I was thinking maybe she is part Frog


----------



## Bellasmom (Aug 14, 2008)

Bellas arn't. Bugs are.


----------



## Cobalt (Jul 27, 2007)

No but my feet are webbed! 2nd and 3rd toes and I was on the swim team for years.


----------



## lovemygreys (Jan 20, 2007)

Yep. All our greyhounds are webbed. Though theirs is for running, not swimming.


----------



## B-Line (Feb 1, 2008)

Portuguese Water Dog : Check
Webbed Feet : Check

- Though I was at agility class the other night and was speaking with one of the instructors. I mentioned that my dogs feet were webbed and she looked at me like I was on crack. 
"All dogs feet are webbed" she said.

So I didn't argue. I thought she knew something I didn't know.

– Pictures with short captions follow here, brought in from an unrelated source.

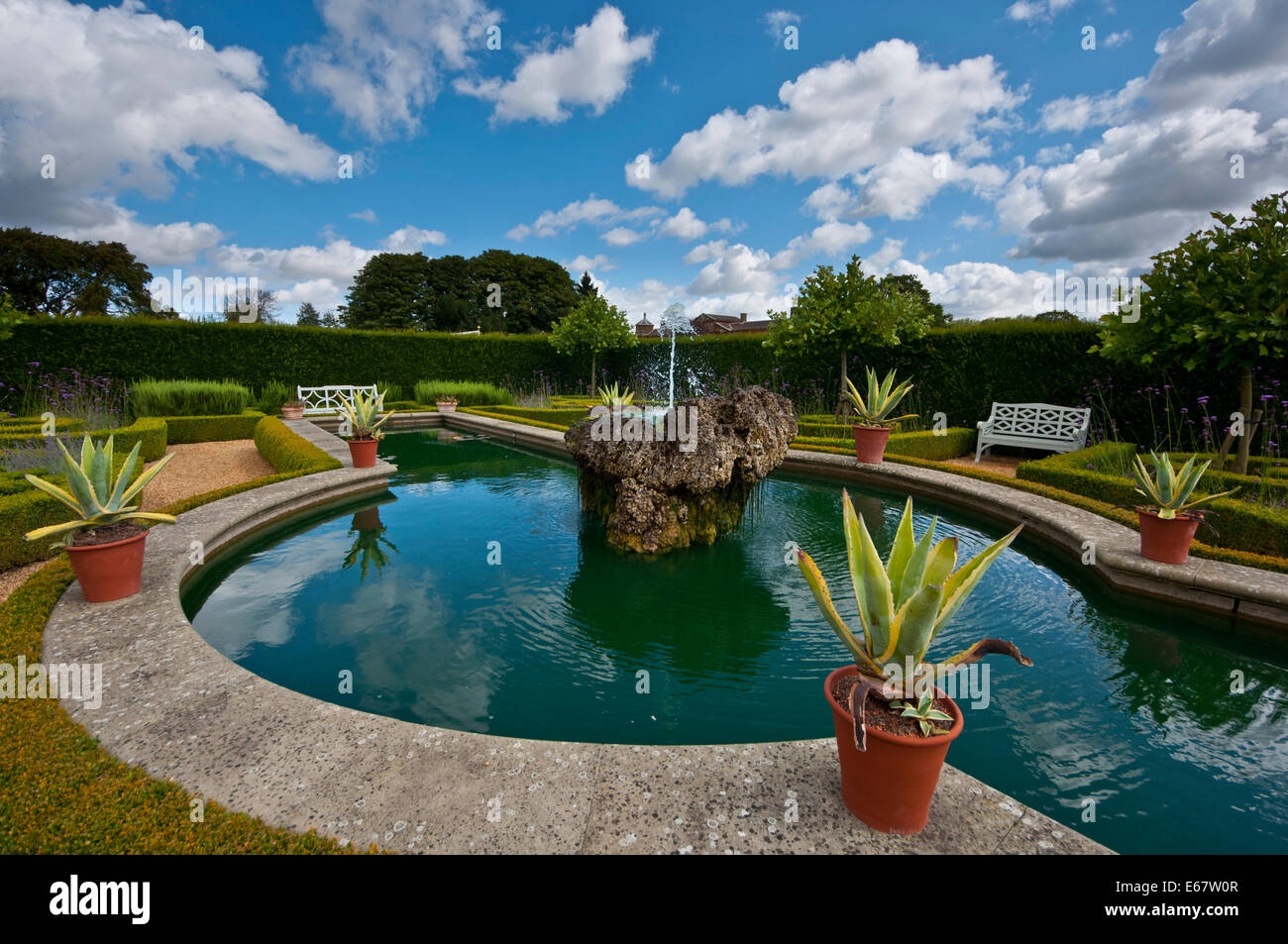 Wasser-Garten-Pool-Garten Stockfoto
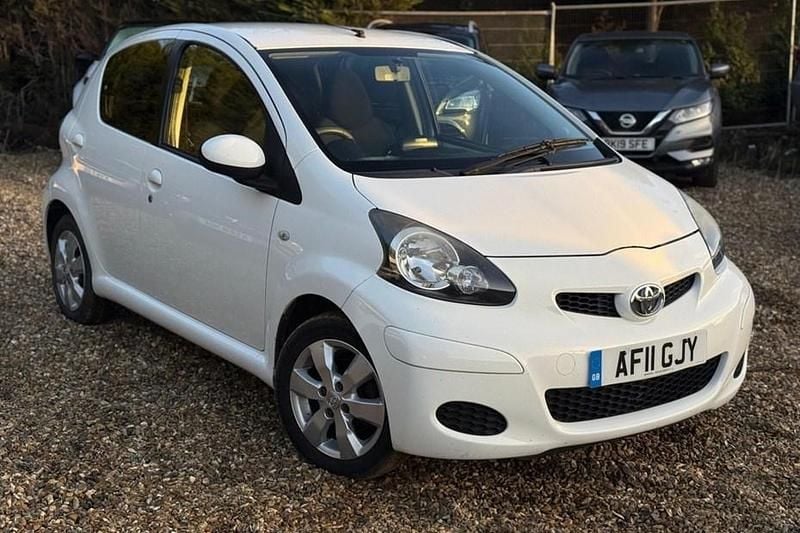 White Used 2011 Toyota Aygo Hatchback | £2,485 (Good price) - Image 1/1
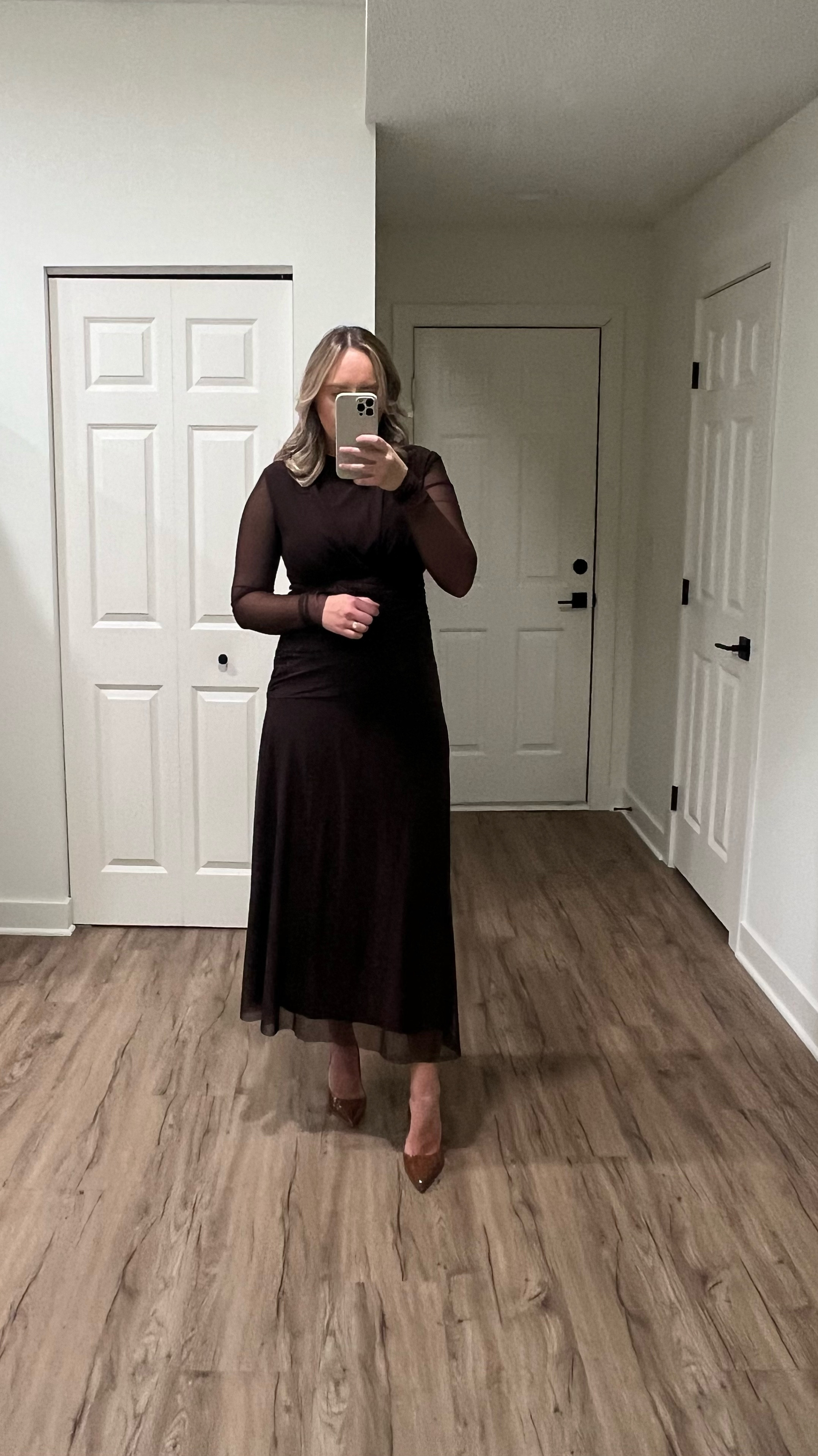 The most perfect brown dress from H&M 🤎

#LTKWorkwear #LTKFindsUnder50 #LTKStyleTip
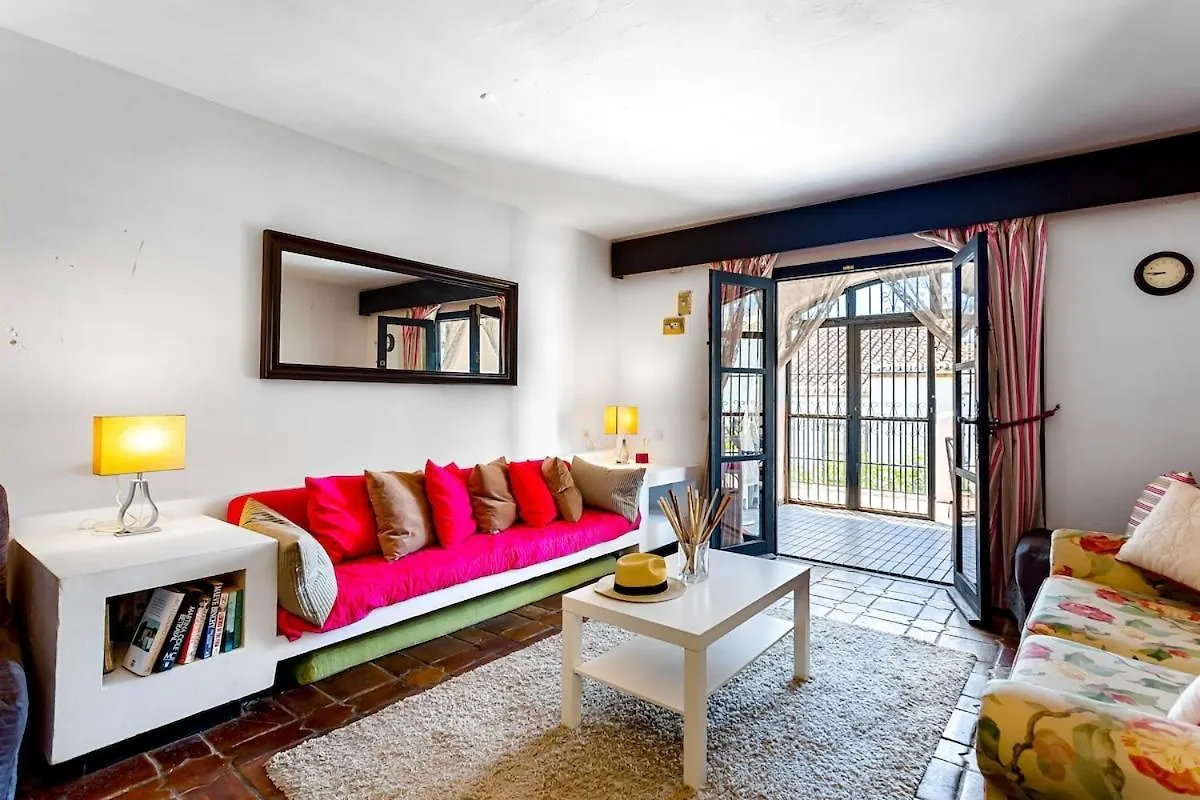 Apartment Estudio A Pie De Playa By Holidays2Rent Sitio de Calahonda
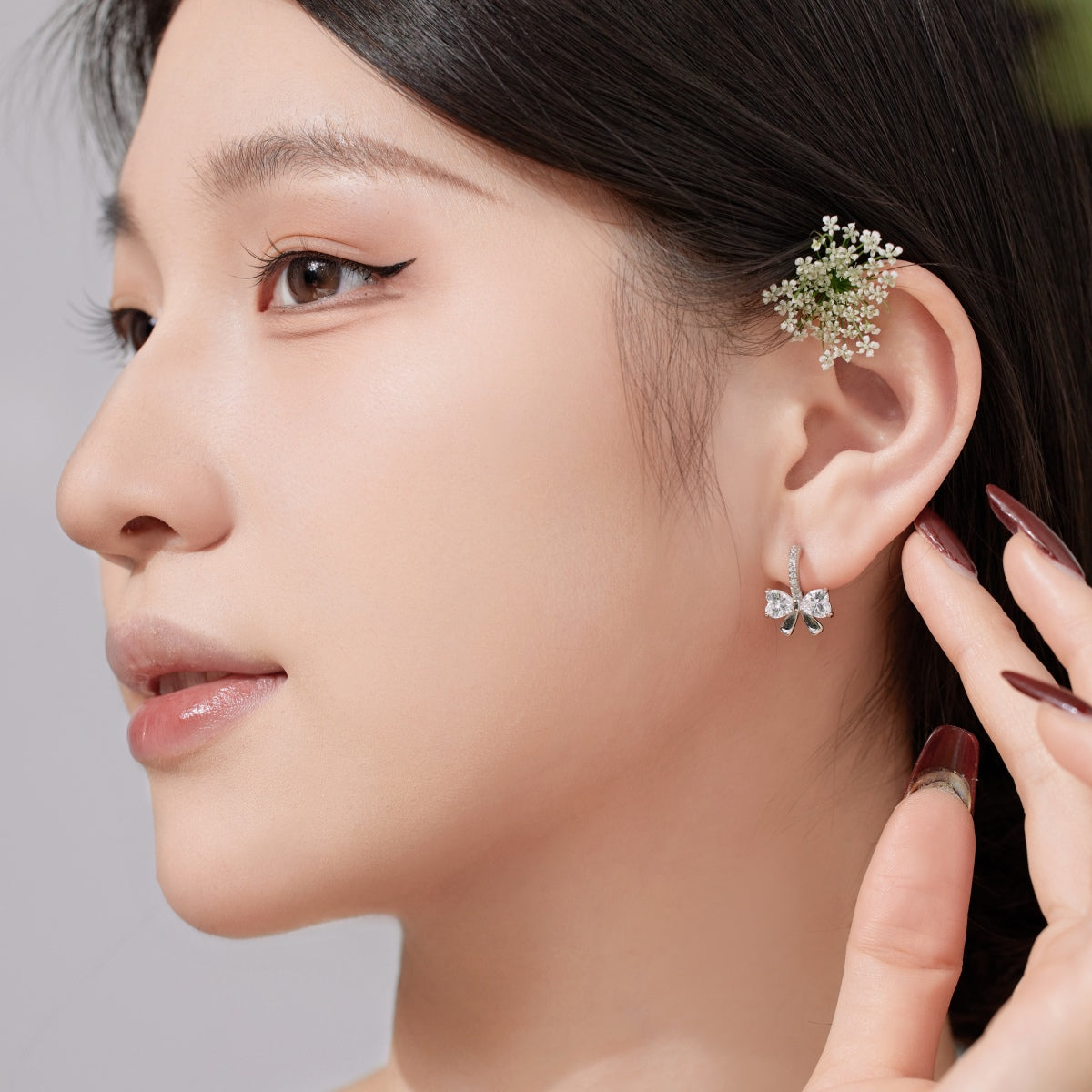 [Luxe Jewelry]Exquisite Earrings With Heart-Shaped Bow Design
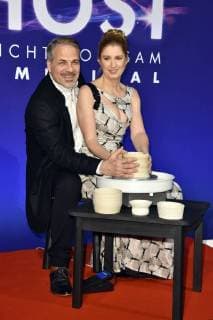 Karsten Speck mit Begleitung bei der Gala-Premiere von Ghost - Das Musical im Stage Theater des Westens. Berlin, 07.12.2017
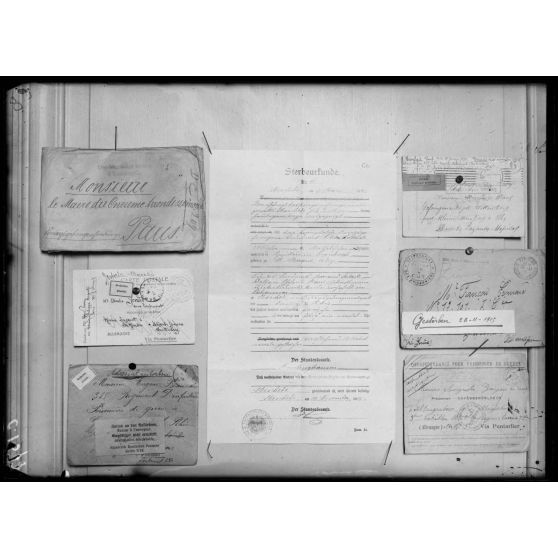 Paris. École de guerre. Acte de décès en allemand d'un prisonnier français. Enveloppe contenant des lettres adressées à des prisonniers français en allemand et revenues avec la mention = mort. [légende d'origine]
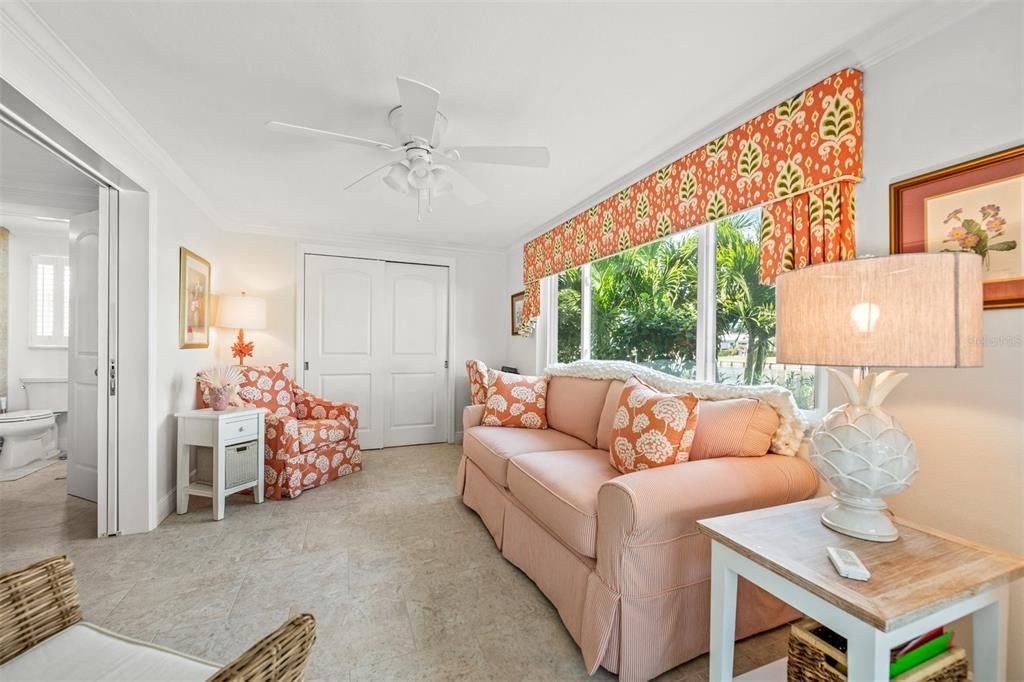 Recently Sold: $695,000 (2 beds, 2 baths, 1375 Square Feet)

So not all dogs feet are webbed? Now I'm confused..


----------



## pugmom (Sep 10, 2008)

Well I guess you could say all dogs feet are webbed if you define webbed as a "little bit of skin"...but when I think of webbed its when the skin goes almost out to the tip of the toe...like in my picture....


----------



## jbray01 (Dec 26, 2007)

yep!


i think its a lab thing...


----------



## pugmom (Sep 10, 2008)

Maybe there is some lab somewhere in my pup then ...LOL


----------



## sterkrazzy (May 18, 2008)

My dogs toes are webbed a little bit, it's also a black mouth cur trait, which is exactly what he looks and acts like.


----------



## trumpetjock (Dec 14, 2007)

Rocky's feet are definitely webbed.

Checking Mesquites....




....


Yup!


----------



## 8 (Apr 4, 2006)

Sasha does....thats one of the reasons we think she may have lab in her....but she hates the water


----------



## Canadian Dog (Nov 3, 2007)

Molly has webbed feet too.


----------



## JDub (Apr 8, 2008)

Ditto on the PWD....just checked to be sure. Definately webbed.


----------



## Spicy1_VV (Jun 1, 2007)

I've had some dogs with webbed feet. Right now with my current dogs the skin between the toes varies a little with each. Here is a couple pics.


----------